Most people with high blood pressure have no symptoms. If a person with high blood pressure does have symptoms, they are usually vague. They can include headaches, dizziness, or nosebleeds.

What Do the Experts Say?

Medical studies looked at whether high blood pressure causes symptoms. Symptoms studied included headaches, nosebleeds, dizziness, sleep difficulties, chest pain, shortness of breath, and heart palpitations.

Many studies found no proof that high blood pressure causes these symptoms. In some studies, people with high blood pressure reported chest pain and headaches less often than people with normal blood pressure. A few studies support a link between high blood pressure and headache, dizziness, nose bleeds, and the need to urinate more often at night.

Many people think that high blood pressure will make them feel ill. In studies, people who know they have high blood pressure often report more symptoms than people who are unaware they have high blood pressure. This suggests that people labeled as having high blood pressure are more likely to feel symptoms. In fact, these studies found that most symptoms are not caused by high blood pressure itself.

When Symptoms Do Occur

When people with high blood pressure do have symptoms, the symptoms are usually caused by:

  • An underlying condition (such as kidney or heart disease, sleep apnea, or thyroid disease)
  • A hypertensive crisis, which is a medical emergency (an episode of severe high blood pressure over 180/120 mm Hg and symptoms of organ damage)
  • Side effects from blood pressure medication
  • A condition not related to high blood pressure
  • A different outside cause such as other medications, illegal drugs, or alcohol

The Bottom Line

Since most people have no symptoms, high blood pressure can go unnoticed and untreated. This is why high blood pressure is often called the “Silent Killer.” Most people don’t know they have it. This is because there are no signs or symptoms.
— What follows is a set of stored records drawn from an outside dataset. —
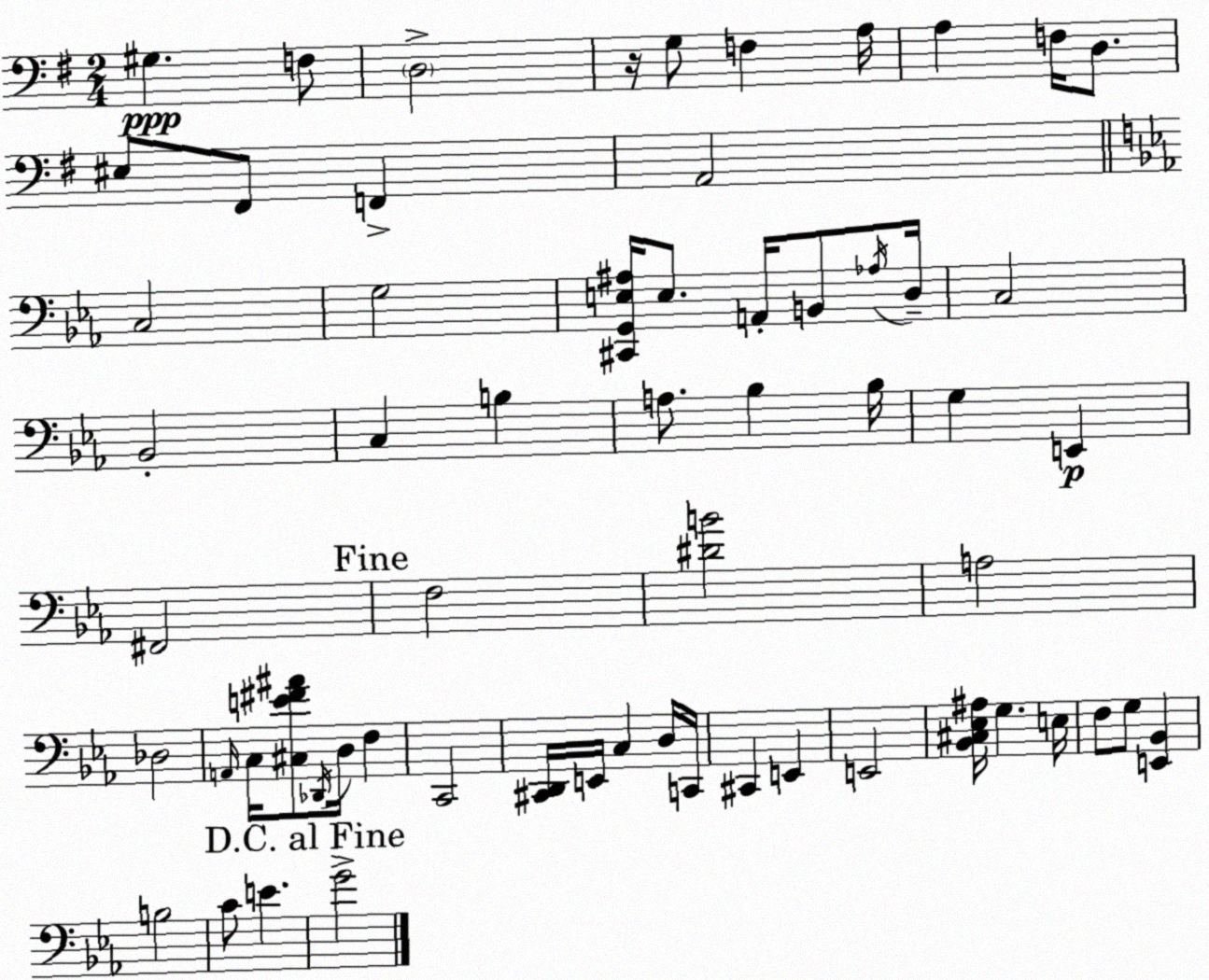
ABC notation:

X:1
T:Untitled
M:2/4
L:1/4
K:G
^G, F,/2 D,2 z/4 G,/2 F, A,/4 A, F,/4 D,/2 ^E,/2 ^F,,/2 F,, A,,2 C,2 G,2 [^C,,G,,E,^A,]/4 E,/2 A,,/4 B,,/2 _A,/4 D,/4 C,2 _B,,2 C, B, A,/2 _B, _B,/4 G, E,, ^F,,2 F,2 [^DB]2 A,2 _D,2 A,,/4 C,/4 [^C,E^F^A]/2 _D,,/4 D,/4 F, C,,2 [^C,,D,,]/4 E,,/4 C, D,/4 C,,/4 ^C,, E,, E,,2 [_B,,^C,_E,^A,]/4 G, E,/4 F,/2 G,/2 [E,,_B,,] B,2 C/2 E G2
Untreated high blood pressure can cause damage to your organs. It can injure your heart, brain, blood vessels, and kidneys. The damage may cause serious diseases such as heart attack, heart failure, and stroke. This usually happens slowly over a long period of time. Symptoms of these serious diseases may begin to appear, but by then the damage is done. Treating high blood pressure can prevent damage before it happens.

Don’t wait for symptoms, lower your blood pressure now!